1. Create a new data frame that aggregates stop and search data across sub-groups of <code>subject_race</code> per month. This object could include the following columns: 
* date as a month/year (should be a date or date-time object)
* race/ethnicity (from the <code>subject_race</code> variable)
* number of stops (within the <code>subject_race</code> group identified for the row)
* number of searches (within the <code>subject_race</code> group identified for the row)
* total number of searches that month/year
* proportion of total searches (within the <code>subject_race</code> group identified for the row). 
''Note that this will result in a data frame with multiple rows per month/year (as many as one row for each <code>subject_race</code> category).''

2. Use <code>ggplot2</code> and the [https://ggplot2.tidyverse.org/reference/geom_path.html <code>geom_line</code>] layer to generate each of the plots. Note that you'll want to assign <code>subject_race</code> as an aesthetic element (<code>aes</code>) for some of the plots so that ggplot2 represents each category as a separate line (maybe distinguished by color?). Make sure to incorporate useful titles, axis labels, and legends for each plot you produce. Recall that the R tutorials include examples of using <code>aes</code> with <code>ggplot2</code>.
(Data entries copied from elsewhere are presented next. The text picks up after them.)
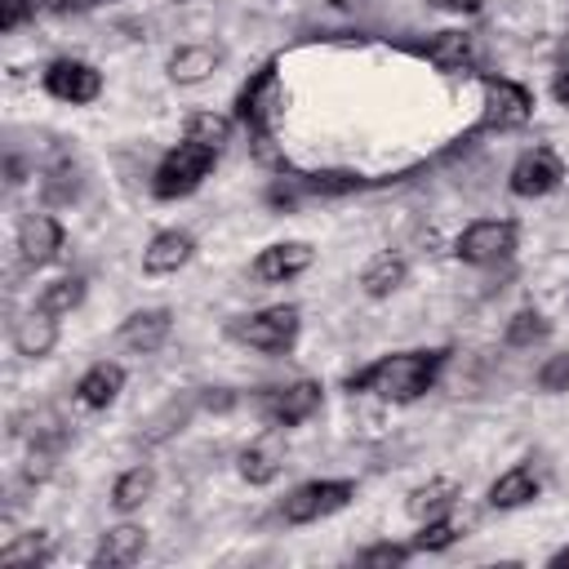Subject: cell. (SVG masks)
Listing matches in <instances>:
<instances>
[{
  "label": "cell",
  "instance_id": "cell-1",
  "mask_svg": "<svg viewBox=\"0 0 569 569\" xmlns=\"http://www.w3.org/2000/svg\"><path fill=\"white\" fill-rule=\"evenodd\" d=\"M449 356H453L449 347H409V351H391V356H378V360H369L365 369L347 373V378H342V391H351V396H378V400H387V405H413V400H422V396L440 382Z\"/></svg>",
  "mask_w": 569,
  "mask_h": 569
},
{
  "label": "cell",
  "instance_id": "cell-2",
  "mask_svg": "<svg viewBox=\"0 0 569 569\" xmlns=\"http://www.w3.org/2000/svg\"><path fill=\"white\" fill-rule=\"evenodd\" d=\"M231 116L249 133L253 151L262 160H271V142H276V129H280V116H284V80H280V62L276 58H267L258 71H249V80L236 93V111Z\"/></svg>",
  "mask_w": 569,
  "mask_h": 569
},
{
  "label": "cell",
  "instance_id": "cell-3",
  "mask_svg": "<svg viewBox=\"0 0 569 569\" xmlns=\"http://www.w3.org/2000/svg\"><path fill=\"white\" fill-rule=\"evenodd\" d=\"M218 156H222V151H213V147H204V142H191V138L173 142V147L156 160V169H151V196L164 200V204L196 196V191L209 182V173L218 169Z\"/></svg>",
  "mask_w": 569,
  "mask_h": 569
},
{
  "label": "cell",
  "instance_id": "cell-4",
  "mask_svg": "<svg viewBox=\"0 0 569 569\" xmlns=\"http://www.w3.org/2000/svg\"><path fill=\"white\" fill-rule=\"evenodd\" d=\"M298 333H302V311L293 302H271V307L227 320V338L262 356H289L298 347Z\"/></svg>",
  "mask_w": 569,
  "mask_h": 569
},
{
  "label": "cell",
  "instance_id": "cell-5",
  "mask_svg": "<svg viewBox=\"0 0 569 569\" xmlns=\"http://www.w3.org/2000/svg\"><path fill=\"white\" fill-rule=\"evenodd\" d=\"M480 80V120L471 133H511V129H525L533 120V89L511 80V76H493V71H476Z\"/></svg>",
  "mask_w": 569,
  "mask_h": 569
},
{
  "label": "cell",
  "instance_id": "cell-6",
  "mask_svg": "<svg viewBox=\"0 0 569 569\" xmlns=\"http://www.w3.org/2000/svg\"><path fill=\"white\" fill-rule=\"evenodd\" d=\"M351 502H356V480H347V476H320V480L293 485V489L280 498L276 516H280L284 525L302 529V525H320V520L347 511Z\"/></svg>",
  "mask_w": 569,
  "mask_h": 569
},
{
  "label": "cell",
  "instance_id": "cell-7",
  "mask_svg": "<svg viewBox=\"0 0 569 569\" xmlns=\"http://www.w3.org/2000/svg\"><path fill=\"white\" fill-rule=\"evenodd\" d=\"M516 249H520V222L516 218H476L453 240V258L462 267H480V271L511 262Z\"/></svg>",
  "mask_w": 569,
  "mask_h": 569
},
{
  "label": "cell",
  "instance_id": "cell-8",
  "mask_svg": "<svg viewBox=\"0 0 569 569\" xmlns=\"http://www.w3.org/2000/svg\"><path fill=\"white\" fill-rule=\"evenodd\" d=\"M325 405V387L316 378H298V382H284V387H267L258 396V418L271 427V431H293L302 422H311Z\"/></svg>",
  "mask_w": 569,
  "mask_h": 569
},
{
  "label": "cell",
  "instance_id": "cell-9",
  "mask_svg": "<svg viewBox=\"0 0 569 569\" xmlns=\"http://www.w3.org/2000/svg\"><path fill=\"white\" fill-rule=\"evenodd\" d=\"M40 89H44L49 98L67 102V107H89V102L102 98L107 80H102V71H98L93 62H84V58H53V62H44V71H40Z\"/></svg>",
  "mask_w": 569,
  "mask_h": 569
},
{
  "label": "cell",
  "instance_id": "cell-10",
  "mask_svg": "<svg viewBox=\"0 0 569 569\" xmlns=\"http://www.w3.org/2000/svg\"><path fill=\"white\" fill-rule=\"evenodd\" d=\"M565 182V160L551 147H529L507 169V191L516 200H542Z\"/></svg>",
  "mask_w": 569,
  "mask_h": 569
},
{
  "label": "cell",
  "instance_id": "cell-11",
  "mask_svg": "<svg viewBox=\"0 0 569 569\" xmlns=\"http://www.w3.org/2000/svg\"><path fill=\"white\" fill-rule=\"evenodd\" d=\"M13 244H18V258L22 267L40 271V267H53L62 258V244H67V227L49 213V209H31L18 218V231H13Z\"/></svg>",
  "mask_w": 569,
  "mask_h": 569
},
{
  "label": "cell",
  "instance_id": "cell-12",
  "mask_svg": "<svg viewBox=\"0 0 569 569\" xmlns=\"http://www.w3.org/2000/svg\"><path fill=\"white\" fill-rule=\"evenodd\" d=\"M409 53L427 58L445 76H471L480 62V40L471 31H431L427 40H413Z\"/></svg>",
  "mask_w": 569,
  "mask_h": 569
},
{
  "label": "cell",
  "instance_id": "cell-13",
  "mask_svg": "<svg viewBox=\"0 0 569 569\" xmlns=\"http://www.w3.org/2000/svg\"><path fill=\"white\" fill-rule=\"evenodd\" d=\"M311 262H316V249L307 240H276V244H267V249L253 253L249 276L258 284H289L302 271H311Z\"/></svg>",
  "mask_w": 569,
  "mask_h": 569
},
{
  "label": "cell",
  "instance_id": "cell-14",
  "mask_svg": "<svg viewBox=\"0 0 569 569\" xmlns=\"http://www.w3.org/2000/svg\"><path fill=\"white\" fill-rule=\"evenodd\" d=\"M173 333V311L169 307H142V311H129L116 329V342L120 351L129 356H156Z\"/></svg>",
  "mask_w": 569,
  "mask_h": 569
},
{
  "label": "cell",
  "instance_id": "cell-15",
  "mask_svg": "<svg viewBox=\"0 0 569 569\" xmlns=\"http://www.w3.org/2000/svg\"><path fill=\"white\" fill-rule=\"evenodd\" d=\"M196 258V236L187 227H164L142 244V276H178Z\"/></svg>",
  "mask_w": 569,
  "mask_h": 569
},
{
  "label": "cell",
  "instance_id": "cell-16",
  "mask_svg": "<svg viewBox=\"0 0 569 569\" xmlns=\"http://www.w3.org/2000/svg\"><path fill=\"white\" fill-rule=\"evenodd\" d=\"M124 365L120 360H93L80 378H76V405L80 409H93V413H102V409H111L116 400H120V391H124Z\"/></svg>",
  "mask_w": 569,
  "mask_h": 569
},
{
  "label": "cell",
  "instance_id": "cell-17",
  "mask_svg": "<svg viewBox=\"0 0 569 569\" xmlns=\"http://www.w3.org/2000/svg\"><path fill=\"white\" fill-rule=\"evenodd\" d=\"M200 413V387L196 391H178V396H169L156 413H147L142 418V431H138V445H147V449H156V445H164V440H173L191 418Z\"/></svg>",
  "mask_w": 569,
  "mask_h": 569
},
{
  "label": "cell",
  "instance_id": "cell-18",
  "mask_svg": "<svg viewBox=\"0 0 569 569\" xmlns=\"http://www.w3.org/2000/svg\"><path fill=\"white\" fill-rule=\"evenodd\" d=\"M142 551H147V529L133 525V520H120V525L102 529V538H98L89 565H93V569H129V565L142 560Z\"/></svg>",
  "mask_w": 569,
  "mask_h": 569
},
{
  "label": "cell",
  "instance_id": "cell-19",
  "mask_svg": "<svg viewBox=\"0 0 569 569\" xmlns=\"http://www.w3.org/2000/svg\"><path fill=\"white\" fill-rule=\"evenodd\" d=\"M538 493H542V476L533 471V462H511L507 471L493 476L485 502H489L493 511H520V507L538 502Z\"/></svg>",
  "mask_w": 569,
  "mask_h": 569
},
{
  "label": "cell",
  "instance_id": "cell-20",
  "mask_svg": "<svg viewBox=\"0 0 569 569\" xmlns=\"http://www.w3.org/2000/svg\"><path fill=\"white\" fill-rule=\"evenodd\" d=\"M218 67H222V49L209 44V40H191V44H178V49L169 53L164 76H169V84L191 89V84H204Z\"/></svg>",
  "mask_w": 569,
  "mask_h": 569
},
{
  "label": "cell",
  "instance_id": "cell-21",
  "mask_svg": "<svg viewBox=\"0 0 569 569\" xmlns=\"http://www.w3.org/2000/svg\"><path fill=\"white\" fill-rule=\"evenodd\" d=\"M58 338H62V320L49 316V311H40L36 302H31L27 316L13 320V351H18L22 360H44V356H53Z\"/></svg>",
  "mask_w": 569,
  "mask_h": 569
},
{
  "label": "cell",
  "instance_id": "cell-22",
  "mask_svg": "<svg viewBox=\"0 0 569 569\" xmlns=\"http://www.w3.org/2000/svg\"><path fill=\"white\" fill-rule=\"evenodd\" d=\"M284 471V449L276 436H262V440H249L240 453H236V476L249 485V489H267L276 485Z\"/></svg>",
  "mask_w": 569,
  "mask_h": 569
},
{
  "label": "cell",
  "instance_id": "cell-23",
  "mask_svg": "<svg viewBox=\"0 0 569 569\" xmlns=\"http://www.w3.org/2000/svg\"><path fill=\"white\" fill-rule=\"evenodd\" d=\"M405 284H409V258L396 253V249L373 253V258L365 262V271H360V293H365L369 302H382V298L400 293Z\"/></svg>",
  "mask_w": 569,
  "mask_h": 569
},
{
  "label": "cell",
  "instance_id": "cell-24",
  "mask_svg": "<svg viewBox=\"0 0 569 569\" xmlns=\"http://www.w3.org/2000/svg\"><path fill=\"white\" fill-rule=\"evenodd\" d=\"M458 498H462V485H458V480H449V476H431L427 485L409 489L405 511H409L413 520H436V516H449V511L458 507Z\"/></svg>",
  "mask_w": 569,
  "mask_h": 569
},
{
  "label": "cell",
  "instance_id": "cell-25",
  "mask_svg": "<svg viewBox=\"0 0 569 569\" xmlns=\"http://www.w3.org/2000/svg\"><path fill=\"white\" fill-rule=\"evenodd\" d=\"M53 556H58V547H53V533L49 529L13 533L0 547V565H9V569H44V565H53Z\"/></svg>",
  "mask_w": 569,
  "mask_h": 569
},
{
  "label": "cell",
  "instance_id": "cell-26",
  "mask_svg": "<svg viewBox=\"0 0 569 569\" xmlns=\"http://www.w3.org/2000/svg\"><path fill=\"white\" fill-rule=\"evenodd\" d=\"M151 493H156V467H151V462H133V467H124V471L116 476V485H111V507H116L120 516H133V511H142V507L151 502Z\"/></svg>",
  "mask_w": 569,
  "mask_h": 569
},
{
  "label": "cell",
  "instance_id": "cell-27",
  "mask_svg": "<svg viewBox=\"0 0 569 569\" xmlns=\"http://www.w3.org/2000/svg\"><path fill=\"white\" fill-rule=\"evenodd\" d=\"M84 293H89V280H84L80 271H67V276H58V280L40 284V293H36V307L62 320V316H71V311L84 302Z\"/></svg>",
  "mask_w": 569,
  "mask_h": 569
},
{
  "label": "cell",
  "instance_id": "cell-28",
  "mask_svg": "<svg viewBox=\"0 0 569 569\" xmlns=\"http://www.w3.org/2000/svg\"><path fill=\"white\" fill-rule=\"evenodd\" d=\"M231 129H236V116H222V111H213V107H200V111H191V116H187L182 138L204 142V147H213V151H227Z\"/></svg>",
  "mask_w": 569,
  "mask_h": 569
},
{
  "label": "cell",
  "instance_id": "cell-29",
  "mask_svg": "<svg viewBox=\"0 0 569 569\" xmlns=\"http://www.w3.org/2000/svg\"><path fill=\"white\" fill-rule=\"evenodd\" d=\"M551 338V320L538 311V307H520L511 320H507V329H502V342L511 347V351H529V347H538V342H547Z\"/></svg>",
  "mask_w": 569,
  "mask_h": 569
},
{
  "label": "cell",
  "instance_id": "cell-30",
  "mask_svg": "<svg viewBox=\"0 0 569 569\" xmlns=\"http://www.w3.org/2000/svg\"><path fill=\"white\" fill-rule=\"evenodd\" d=\"M458 538H462V525L453 520V511H449V516H436V520H418V529L409 533V542H413L418 556H440V551H449Z\"/></svg>",
  "mask_w": 569,
  "mask_h": 569
},
{
  "label": "cell",
  "instance_id": "cell-31",
  "mask_svg": "<svg viewBox=\"0 0 569 569\" xmlns=\"http://www.w3.org/2000/svg\"><path fill=\"white\" fill-rule=\"evenodd\" d=\"M418 551H413V542L405 538V542H391V538H382V542H369V547H360L356 551V565H365V569H400L405 560H413Z\"/></svg>",
  "mask_w": 569,
  "mask_h": 569
},
{
  "label": "cell",
  "instance_id": "cell-32",
  "mask_svg": "<svg viewBox=\"0 0 569 569\" xmlns=\"http://www.w3.org/2000/svg\"><path fill=\"white\" fill-rule=\"evenodd\" d=\"M533 387H538L542 396H565V391H569V351L547 356V360L538 365V373H533Z\"/></svg>",
  "mask_w": 569,
  "mask_h": 569
},
{
  "label": "cell",
  "instance_id": "cell-33",
  "mask_svg": "<svg viewBox=\"0 0 569 569\" xmlns=\"http://www.w3.org/2000/svg\"><path fill=\"white\" fill-rule=\"evenodd\" d=\"M49 9H53V0H0V27L13 36L18 27L36 22V18L49 13Z\"/></svg>",
  "mask_w": 569,
  "mask_h": 569
},
{
  "label": "cell",
  "instance_id": "cell-34",
  "mask_svg": "<svg viewBox=\"0 0 569 569\" xmlns=\"http://www.w3.org/2000/svg\"><path fill=\"white\" fill-rule=\"evenodd\" d=\"M236 391L231 387H200V409L204 413H227V409H236Z\"/></svg>",
  "mask_w": 569,
  "mask_h": 569
},
{
  "label": "cell",
  "instance_id": "cell-35",
  "mask_svg": "<svg viewBox=\"0 0 569 569\" xmlns=\"http://www.w3.org/2000/svg\"><path fill=\"white\" fill-rule=\"evenodd\" d=\"M427 4L440 13H453V18H476L485 9V0H427Z\"/></svg>",
  "mask_w": 569,
  "mask_h": 569
},
{
  "label": "cell",
  "instance_id": "cell-36",
  "mask_svg": "<svg viewBox=\"0 0 569 569\" xmlns=\"http://www.w3.org/2000/svg\"><path fill=\"white\" fill-rule=\"evenodd\" d=\"M551 98L569 111V62H560V67H556V76H551Z\"/></svg>",
  "mask_w": 569,
  "mask_h": 569
},
{
  "label": "cell",
  "instance_id": "cell-37",
  "mask_svg": "<svg viewBox=\"0 0 569 569\" xmlns=\"http://www.w3.org/2000/svg\"><path fill=\"white\" fill-rule=\"evenodd\" d=\"M98 4H111V0H53V13L71 18V13H89V9H98Z\"/></svg>",
  "mask_w": 569,
  "mask_h": 569
},
{
  "label": "cell",
  "instance_id": "cell-38",
  "mask_svg": "<svg viewBox=\"0 0 569 569\" xmlns=\"http://www.w3.org/2000/svg\"><path fill=\"white\" fill-rule=\"evenodd\" d=\"M551 569H569V542L560 547V551H551V560H547Z\"/></svg>",
  "mask_w": 569,
  "mask_h": 569
},
{
  "label": "cell",
  "instance_id": "cell-39",
  "mask_svg": "<svg viewBox=\"0 0 569 569\" xmlns=\"http://www.w3.org/2000/svg\"><path fill=\"white\" fill-rule=\"evenodd\" d=\"M169 4H196V0H169Z\"/></svg>",
  "mask_w": 569,
  "mask_h": 569
}]
</instances>
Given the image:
=== PC6. Calculate baseline population proportions for relevant race/ethnicity categories ===

To help interpret the results of the foregoing analysis of the traffic stop data, we should calculate some baseline population proportions of the same race/ethnicity categories in the state of Washington around the same time that the SOPP data comes from. Luckily, we have access to exactly the data we need to do this via our old friend, the <code>openintro</code> library! 

Use the <code>county_complete</code> dataset from the <code>openintro</code> library to calculate the proportions of the Washington population in 2010 in each of the categories identified in the <code>subject_race</code> variable of the traffic stop dataset. You will want to use the [https://www.openintro.org/data/index.php?data=county_complete codebook] for the dataset to identify the variables you'll need. You will also need to wrangle the data a bit to produce the proportions we're looking for. Be sure to note and justify any assumptions and/or recording decisions that you make along the way.

== Statistical Questions ==

=== SQ1. Interpret the Washington traffic stop analysis (PCs 3-5) ===

Return to the questions that motivated this analysis. Based on your results from PCs 3-5, what patterns do you observe in vehicle searches among Washington drivers between 2012-2017? Specifically, what patterns do you note from your comparisons of stops and searches across the categories identified in the <code>subject_race</code> variable? What patterns do you observe when you compare across groups in aggregate (i.e., summed across the entire dataset)? What patterns do you observe in terms of either the numbers or proportions of stops and searches when you compare across groups over time?

=== SQ2. Contextualize traffic stop data in relation to population data ===

Consider the results of PCs 3-5 in relation to the results of PC 6. Do the results of PC 6 impact your interpretation of PCs 3-5 in any way? How do you relate the results of the traffic stop and vehicle search analysis to the population baseline proportions? 

=== SQ3. Reflect on the limitations and possible extensions of your analysis ===

Identify and briefly explain key limitations of the data, your analysis, and the results in relation to the questions and concepts that motivated the exercise. Where possible, what additional information/data or analysis might you suggest in order to overcome these limitations and answer the questions in a more comprehensive or convincing fashion?